Xinhua, September 9, 2015 Adjust font size:

Chinese investors have been a main factor in an Australian apartment boom which analysts claim has been responsible for a fifth of Australia's economic growth in the past two years, it was reported on Wednesday.

The leap in apartment building across the country is helping the economy wean off the declining mining construction sector which had been driving the economy.

And Chinese have been the biggest foreign investors, News Corp reported.

Analysis by real estate company CBRE shows Chinese investors have led the rise in foreign investment in residential developments.

In the year to April, foreign buyers secured 54 of the 115 inner-city development sites sold in Sydney, Melbourne and Brisbane, and Chinese developers were responsible for 36 of those deals.

The number of new apartment projects getting approval from local councils has almost doubled since 2012-13 to 105,000 new dwellings over the past financial year.

Apartments accounted for 95 percent of the growth in housing construction in that period.

The latest June quarter national accounts showed housing construction was worth 4.3 billion Australian dollars, 24 percent higher than in the same quarter two years ago.

Deloitte Access Economics partner Chris Richardson says housing construction is a relatively small sector of the economy, but is important at turning points in the economy, because it is one of the most volatile sectors.

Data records
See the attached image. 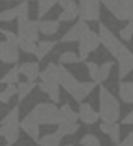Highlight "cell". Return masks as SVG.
Returning <instances> with one entry per match:
<instances>
[{
    "instance_id": "39",
    "label": "cell",
    "mask_w": 133,
    "mask_h": 146,
    "mask_svg": "<svg viewBox=\"0 0 133 146\" xmlns=\"http://www.w3.org/2000/svg\"><path fill=\"white\" fill-rule=\"evenodd\" d=\"M2 35H4V41H7V43H19V35L9 32V30H2Z\"/></svg>"
},
{
    "instance_id": "23",
    "label": "cell",
    "mask_w": 133,
    "mask_h": 146,
    "mask_svg": "<svg viewBox=\"0 0 133 146\" xmlns=\"http://www.w3.org/2000/svg\"><path fill=\"white\" fill-rule=\"evenodd\" d=\"M39 32L44 35H56L59 32V21H39Z\"/></svg>"
},
{
    "instance_id": "45",
    "label": "cell",
    "mask_w": 133,
    "mask_h": 146,
    "mask_svg": "<svg viewBox=\"0 0 133 146\" xmlns=\"http://www.w3.org/2000/svg\"><path fill=\"white\" fill-rule=\"evenodd\" d=\"M0 35H2V28H0Z\"/></svg>"
},
{
    "instance_id": "12",
    "label": "cell",
    "mask_w": 133,
    "mask_h": 146,
    "mask_svg": "<svg viewBox=\"0 0 133 146\" xmlns=\"http://www.w3.org/2000/svg\"><path fill=\"white\" fill-rule=\"evenodd\" d=\"M116 63H118V76L120 78H126L133 70V54L128 48H124L118 54V57H116Z\"/></svg>"
},
{
    "instance_id": "30",
    "label": "cell",
    "mask_w": 133,
    "mask_h": 146,
    "mask_svg": "<svg viewBox=\"0 0 133 146\" xmlns=\"http://www.w3.org/2000/svg\"><path fill=\"white\" fill-rule=\"evenodd\" d=\"M87 72L91 76V82L100 85V65H96L94 61H87Z\"/></svg>"
},
{
    "instance_id": "2",
    "label": "cell",
    "mask_w": 133,
    "mask_h": 146,
    "mask_svg": "<svg viewBox=\"0 0 133 146\" xmlns=\"http://www.w3.org/2000/svg\"><path fill=\"white\" fill-rule=\"evenodd\" d=\"M24 118L30 122H35L39 126L59 124V107L52 102H39Z\"/></svg>"
},
{
    "instance_id": "25",
    "label": "cell",
    "mask_w": 133,
    "mask_h": 146,
    "mask_svg": "<svg viewBox=\"0 0 133 146\" xmlns=\"http://www.w3.org/2000/svg\"><path fill=\"white\" fill-rule=\"evenodd\" d=\"M94 87H96V83H93V82H81V85H79L78 94H76V98H74V100H76L78 104H81L83 100H85L91 93H93Z\"/></svg>"
},
{
    "instance_id": "16",
    "label": "cell",
    "mask_w": 133,
    "mask_h": 146,
    "mask_svg": "<svg viewBox=\"0 0 133 146\" xmlns=\"http://www.w3.org/2000/svg\"><path fill=\"white\" fill-rule=\"evenodd\" d=\"M79 117L70 106H61L59 107V124L58 126H65V124H78Z\"/></svg>"
},
{
    "instance_id": "14",
    "label": "cell",
    "mask_w": 133,
    "mask_h": 146,
    "mask_svg": "<svg viewBox=\"0 0 133 146\" xmlns=\"http://www.w3.org/2000/svg\"><path fill=\"white\" fill-rule=\"evenodd\" d=\"M78 117H79V120H81V124H87V126L96 124V122L100 120V115L93 109V106H91V104H85V102L79 104Z\"/></svg>"
},
{
    "instance_id": "21",
    "label": "cell",
    "mask_w": 133,
    "mask_h": 146,
    "mask_svg": "<svg viewBox=\"0 0 133 146\" xmlns=\"http://www.w3.org/2000/svg\"><path fill=\"white\" fill-rule=\"evenodd\" d=\"M56 44H58L56 41H41V43H37V50H35L37 63H39L41 59H44V57H46L48 54L56 48Z\"/></svg>"
},
{
    "instance_id": "42",
    "label": "cell",
    "mask_w": 133,
    "mask_h": 146,
    "mask_svg": "<svg viewBox=\"0 0 133 146\" xmlns=\"http://www.w3.org/2000/svg\"><path fill=\"white\" fill-rule=\"evenodd\" d=\"M21 2H30V0H21Z\"/></svg>"
},
{
    "instance_id": "3",
    "label": "cell",
    "mask_w": 133,
    "mask_h": 146,
    "mask_svg": "<svg viewBox=\"0 0 133 146\" xmlns=\"http://www.w3.org/2000/svg\"><path fill=\"white\" fill-rule=\"evenodd\" d=\"M21 133V109L15 106L0 122V137L6 141V144H15Z\"/></svg>"
},
{
    "instance_id": "27",
    "label": "cell",
    "mask_w": 133,
    "mask_h": 146,
    "mask_svg": "<svg viewBox=\"0 0 133 146\" xmlns=\"http://www.w3.org/2000/svg\"><path fill=\"white\" fill-rule=\"evenodd\" d=\"M58 2L59 0H37V17L39 19L44 17V15H46Z\"/></svg>"
},
{
    "instance_id": "8",
    "label": "cell",
    "mask_w": 133,
    "mask_h": 146,
    "mask_svg": "<svg viewBox=\"0 0 133 146\" xmlns=\"http://www.w3.org/2000/svg\"><path fill=\"white\" fill-rule=\"evenodd\" d=\"M19 43L0 41V61L6 65H15L19 61Z\"/></svg>"
},
{
    "instance_id": "46",
    "label": "cell",
    "mask_w": 133,
    "mask_h": 146,
    "mask_svg": "<svg viewBox=\"0 0 133 146\" xmlns=\"http://www.w3.org/2000/svg\"><path fill=\"white\" fill-rule=\"evenodd\" d=\"M6 146H13V144H6Z\"/></svg>"
},
{
    "instance_id": "32",
    "label": "cell",
    "mask_w": 133,
    "mask_h": 146,
    "mask_svg": "<svg viewBox=\"0 0 133 146\" xmlns=\"http://www.w3.org/2000/svg\"><path fill=\"white\" fill-rule=\"evenodd\" d=\"M17 9H19V24H22V22H28L30 21V4L28 2H21L17 6Z\"/></svg>"
},
{
    "instance_id": "33",
    "label": "cell",
    "mask_w": 133,
    "mask_h": 146,
    "mask_svg": "<svg viewBox=\"0 0 133 146\" xmlns=\"http://www.w3.org/2000/svg\"><path fill=\"white\" fill-rule=\"evenodd\" d=\"M78 61H81L79 56L76 52H70V50H68V52H63L61 56H59V63L61 65H72V63H78Z\"/></svg>"
},
{
    "instance_id": "34",
    "label": "cell",
    "mask_w": 133,
    "mask_h": 146,
    "mask_svg": "<svg viewBox=\"0 0 133 146\" xmlns=\"http://www.w3.org/2000/svg\"><path fill=\"white\" fill-rule=\"evenodd\" d=\"M120 4H122L124 21L133 22V0H120Z\"/></svg>"
},
{
    "instance_id": "37",
    "label": "cell",
    "mask_w": 133,
    "mask_h": 146,
    "mask_svg": "<svg viewBox=\"0 0 133 146\" xmlns=\"http://www.w3.org/2000/svg\"><path fill=\"white\" fill-rule=\"evenodd\" d=\"M78 129H79V124H65V126H59L58 128V133L61 137H67V135H74Z\"/></svg>"
},
{
    "instance_id": "19",
    "label": "cell",
    "mask_w": 133,
    "mask_h": 146,
    "mask_svg": "<svg viewBox=\"0 0 133 146\" xmlns=\"http://www.w3.org/2000/svg\"><path fill=\"white\" fill-rule=\"evenodd\" d=\"M100 131L105 133L115 144L120 143V124L118 122H115V124H105V122H102L100 124Z\"/></svg>"
},
{
    "instance_id": "29",
    "label": "cell",
    "mask_w": 133,
    "mask_h": 146,
    "mask_svg": "<svg viewBox=\"0 0 133 146\" xmlns=\"http://www.w3.org/2000/svg\"><path fill=\"white\" fill-rule=\"evenodd\" d=\"M17 85H6L2 91H0V102L2 104H9L11 100L17 96Z\"/></svg>"
},
{
    "instance_id": "47",
    "label": "cell",
    "mask_w": 133,
    "mask_h": 146,
    "mask_svg": "<svg viewBox=\"0 0 133 146\" xmlns=\"http://www.w3.org/2000/svg\"><path fill=\"white\" fill-rule=\"evenodd\" d=\"M6 2H11V0H6Z\"/></svg>"
},
{
    "instance_id": "38",
    "label": "cell",
    "mask_w": 133,
    "mask_h": 146,
    "mask_svg": "<svg viewBox=\"0 0 133 146\" xmlns=\"http://www.w3.org/2000/svg\"><path fill=\"white\" fill-rule=\"evenodd\" d=\"M131 37H133V22H128V24L120 30V41H122V43L126 41V43H128Z\"/></svg>"
},
{
    "instance_id": "4",
    "label": "cell",
    "mask_w": 133,
    "mask_h": 146,
    "mask_svg": "<svg viewBox=\"0 0 133 146\" xmlns=\"http://www.w3.org/2000/svg\"><path fill=\"white\" fill-rule=\"evenodd\" d=\"M98 37H100V44L107 50V52L111 54L115 59L118 57V54L126 48V44L120 41V37H116L105 24H100V26H98Z\"/></svg>"
},
{
    "instance_id": "20",
    "label": "cell",
    "mask_w": 133,
    "mask_h": 146,
    "mask_svg": "<svg viewBox=\"0 0 133 146\" xmlns=\"http://www.w3.org/2000/svg\"><path fill=\"white\" fill-rule=\"evenodd\" d=\"M102 4H104V7L115 19L124 21V13H122V4H120V0H102Z\"/></svg>"
},
{
    "instance_id": "17",
    "label": "cell",
    "mask_w": 133,
    "mask_h": 146,
    "mask_svg": "<svg viewBox=\"0 0 133 146\" xmlns=\"http://www.w3.org/2000/svg\"><path fill=\"white\" fill-rule=\"evenodd\" d=\"M39 128H41V126L35 124V122H30V120H26V118H22V120H21V129L32 141H35V143H39V139H41V129Z\"/></svg>"
},
{
    "instance_id": "1",
    "label": "cell",
    "mask_w": 133,
    "mask_h": 146,
    "mask_svg": "<svg viewBox=\"0 0 133 146\" xmlns=\"http://www.w3.org/2000/svg\"><path fill=\"white\" fill-rule=\"evenodd\" d=\"M98 100H100V111H98V115H100L102 122H105V124H115V122H118V118H120L118 98H116L107 87L100 85V96H98Z\"/></svg>"
},
{
    "instance_id": "22",
    "label": "cell",
    "mask_w": 133,
    "mask_h": 146,
    "mask_svg": "<svg viewBox=\"0 0 133 146\" xmlns=\"http://www.w3.org/2000/svg\"><path fill=\"white\" fill-rule=\"evenodd\" d=\"M118 98L126 104H133V82H122L118 85Z\"/></svg>"
},
{
    "instance_id": "31",
    "label": "cell",
    "mask_w": 133,
    "mask_h": 146,
    "mask_svg": "<svg viewBox=\"0 0 133 146\" xmlns=\"http://www.w3.org/2000/svg\"><path fill=\"white\" fill-rule=\"evenodd\" d=\"M15 19H19L17 6H15V7H7V9L0 11V22H11V21H15Z\"/></svg>"
},
{
    "instance_id": "7",
    "label": "cell",
    "mask_w": 133,
    "mask_h": 146,
    "mask_svg": "<svg viewBox=\"0 0 133 146\" xmlns=\"http://www.w3.org/2000/svg\"><path fill=\"white\" fill-rule=\"evenodd\" d=\"M19 41H30V43H37L39 41V21H28L19 24Z\"/></svg>"
},
{
    "instance_id": "28",
    "label": "cell",
    "mask_w": 133,
    "mask_h": 146,
    "mask_svg": "<svg viewBox=\"0 0 133 146\" xmlns=\"http://www.w3.org/2000/svg\"><path fill=\"white\" fill-rule=\"evenodd\" d=\"M17 89H19V91H17V98L22 102V100H24V98H28V96H30V93H32V91L35 89V83H33V82H24V83H19V85H17Z\"/></svg>"
},
{
    "instance_id": "18",
    "label": "cell",
    "mask_w": 133,
    "mask_h": 146,
    "mask_svg": "<svg viewBox=\"0 0 133 146\" xmlns=\"http://www.w3.org/2000/svg\"><path fill=\"white\" fill-rule=\"evenodd\" d=\"M39 89L43 91L44 94H48L52 100V104H59V100H61V93H59V89H61V85L59 83H39Z\"/></svg>"
},
{
    "instance_id": "40",
    "label": "cell",
    "mask_w": 133,
    "mask_h": 146,
    "mask_svg": "<svg viewBox=\"0 0 133 146\" xmlns=\"http://www.w3.org/2000/svg\"><path fill=\"white\" fill-rule=\"evenodd\" d=\"M115 146H133V131H131L124 141H120V143H118V144H115Z\"/></svg>"
},
{
    "instance_id": "13",
    "label": "cell",
    "mask_w": 133,
    "mask_h": 146,
    "mask_svg": "<svg viewBox=\"0 0 133 146\" xmlns=\"http://www.w3.org/2000/svg\"><path fill=\"white\" fill-rule=\"evenodd\" d=\"M59 76H61V65L48 63L46 67L41 70L39 78H41L43 83H59Z\"/></svg>"
},
{
    "instance_id": "35",
    "label": "cell",
    "mask_w": 133,
    "mask_h": 146,
    "mask_svg": "<svg viewBox=\"0 0 133 146\" xmlns=\"http://www.w3.org/2000/svg\"><path fill=\"white\" fill-rule=\"evenodd\" d=\"M79 146H102V143L94 133H85L79 141Z\"/></svg>"
},
{
    "instance_id": "11",
    "label": "cell",
    "mask_w": 133,
    "mask_h": 146,
    "mask_svg": "<svg viewBox=\"0 0 133 146\" xmlns=\"http://www.w3.org/2000/svg\"><path fill=\"white\" fill-rule=\"evenodd\" d=\"M59 6L63 7V11L59 13V22H72L78 19V4L74 0H59Z\"/></svg>"
},
{
    "instance_id": "43",
    "label": "cell",
    "mask_w": 133,
    "mask_h": 146,
    "mask_svg": "<svg viewBox=\"0 0 133 146\" xmlns=\"http://www.w3.org/2000/svg\"><path fill=\"white\" fill-rule=\"evenodd\" d=\"M65 146H74V144H65Z\"/></svg>"
},
{
    "instance_id": "26",
    "label": "cell",
    "mask_w": 133,
    "mask_h": 146,
    "mask_svg": "<svg viewBox=\"0 0 133 146\" xmlns=\"http://www.w3.org/2000/svg\"><path fill=\"white\" fill-rule=\"evenodd\" d=\"M63 137L58 133V129H56L54 133H46V135H41L39 139V146H59Z\"/></svg>"
},
{
    "instance_id": "10",
    "label": "cell",
    "mask_w": 133,
    "mask_h": 146,
    "mask_svg": "<svg viewBox=\"0 0 133 146\" xmlns=\"http://www.w3.org/2000/svg\"><path fill=\"white\" fill-rule=\"evenodd\" d=\"M89 30L91 28H89V24H87V22L78 21L70 30H67V33L61 37V41H63V43H79V41H81V37L85 35Z\"/></svg>"
},
{
    "instance_id": "6",
    "label": "cell",
    "mask_w": 133,
    "mask_h": 146,
    "mask_svg": "<svg viewBox=\"0 0 133 146\" xmlns=\"http://www.w3.org/2000/svg\"><path fill=\"white\" fill-rule=\"evenodd\" d=\"M98 46H100V37H98V32L89 30V32L81 37V41L78 43V48H79V54H78V56H79V59L85 61L87 57H89V54L94 52Z\"/></svg>"
},
{
    "instance_id": "24",
    "label": "cell",
    "mask_w": 133,
    "mask_h": 146,
    "mask_svg": "<svg viewBox=\"0 0 133 146\" xmlns=\"http://www.w3.org/2000/svg\"><path fill=\"white\" fill-rule=\"evenodd\" d=\"M19 76H21L19 67H13L0 78V83H4V85H19Z\"/></svg>"
},
{
    "instance_id": "5",
    "label": "cell",
    "mask_w": 133,
    "mask_h": 146,
    "mask_svg": "<svg viewBox=\"0 0 133 146\" xmlns=\"http://www.w3.org/2000/svg\"><path fill=\"white\" fill-rule=\"evenodd\" d=\"M78 19L83 22L100 21V2H94V0H79L78 2Z\"/></svg>"
},
{
    "instance_id": "15",
    "label": "cell",
    "mask_w": 133,
    "mask_h": 146,
    "mask_svg": "<svg viewBox=\"0 0 133 146\" xmlns=\"http://www.w3.org/2000/svg\"><path fill=\"white\" fill-rule=\"evenodd\" d=\"M19 70L21 74L26 78V82H35L41 74V68H39V63L37 61H26V63H21L19 65Z\"/></svg>"
},
{
    "instance_id": "41",
    "label": "cell",
    "mask_w": 133,
    "mask_h": 146,
    "mask_svg": "<svg viewBox=\"0 0 133 146\" xmlns=\"http://www.w3.org/2000/svg\"><path fill=\"white\" fill-rule=\"evenodd\" d=\"M122 124H126V126H130V124H133V109H131L130 113H128L126 117L122 118Z\"/></svg>"
},
{
    "instance_id": "36",
    "label": "cell",
    "mask_w": 133,
    "mask_h": 146,
    "mask_svg": "<svg viewBox=\"0 0 133 146\" xmlns=\"http://www.w3.org/2000/svg\"><path fill=\"white\" fill-rule=\"evenodd\" d=\"M113 70V61H105V63L100 65V83H104L105 80H109Z\"/></svg>"
},
{
    "instance_id": "44",
    "label": "cell",
    "mask_w": 133,
    "mask_h": 146,
    "mask_svg": "<svg viewBox=\"0 0 133 146\" xmlns=\"http://www.w3.org/2000/svg\"><path fill=\"white\" fill-rule=\"evenodd\" d=\"M94 2H102V0H94Z\"/></svg>"
},
{
    "instance_id": "9",
    "label": "cell",
    "mask_w": 133,
    "mask_h": 146,
    "mask_svg": "<svg viewBox=\"0 0 133 146\" xmlns=\"http://www.w3.org/2000/svg\"><path fill=\"white\" fill-rule=\"evenodd\" d=\"M59 85H61V89H65L72 98H76V94H78V89H79V85H81V82H78V80L74 78V74H72V72H68L67 68L61 65V76H59Z\"/></svg>"
}]
</instances>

TASK
Duplicate the passage of the article on Chinese investment in Australian apartments that begins at the words "The number of" and ends after the words "past financial year.".

RESPONSE TO THIS EXERCISE
The number of new apartment projects getting approval from local councils has almost doubled since 2012-13 to 105,000 new dwellings over the past financial year.